Proof of Theorem onunel

Step	Hyp	Ref	Expression
1		ssequn1 4209	. . . . . 6 ⊢ (𝐴 ⊆ 𝐵 ↔ (𝐴 ∪ 𝐵) = 𝐵)
2	1	biimpi 216	. . . . 5 ⊢ (𝐴 ⊆ 𝐵 → (𝐴 ∪ 𝐵) = 𝐵)
3	2	eleq1d 2829	. . . 4 ⊢ (𝐴 ⊆ 𝐵 → ((𝐴 ∪ 𝐵) ∈ 𝐶 ↔ 𝐵 ∈ 𝐶))
4	3	adantl 481	. . 3 ⊢ (((𝐴 ∈ On ∧ 𝐵 ∈ On ∧ 𝐶 ∈ On) ∧ 𝐴 ⊆ 𝐵) → ((𝐴 ∪ 𝐵) ∈ 𝐶 ↔ 𝐵 ∈ 𝐶))
5		ontr2 6442	. . . . . 6 ⊢ ((𝐴 ∈ On ∧ 𝐶 ∈ On) → ((𝐴 ⊆ 𝐵 ∧ 𝐵 ∈ 𝐶) → 𝐴 ∈ 𝐶))
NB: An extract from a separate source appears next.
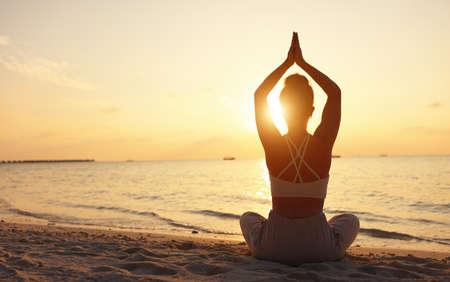 Back view of female sitting in Padmasana while meditating alone on seashore against sky in sundown light Stockfoto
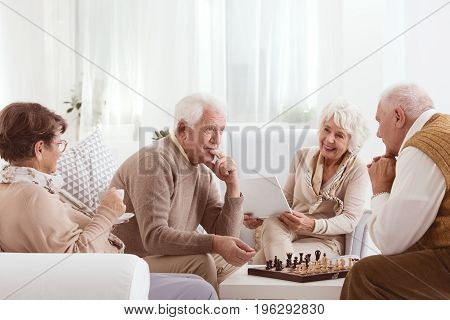 Two old friends competing over a game of chess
6	5	3adant2 1131	. . . . 5 ⊢ ((𝐴 ∈ On ∧ 𝐵 ∈ On ∧ 𝐶 ∈ On) → ((𝐴 ⊆ 𝐵 ∧ 𝐵 ∈ 𝐶) → 𝐴 ∈ 𝐶))
7	6	expdimp 452	. . . 4 ⊢ (((𝐴 ∈ On ∧ 𝐵 ∈ On ∧ 𝐶 ∈ On) ∧ 𝐴 ⊆ 𝐵) → (𝐵 ∈ 𝐶 → 𝐴 ∈ 𝐶))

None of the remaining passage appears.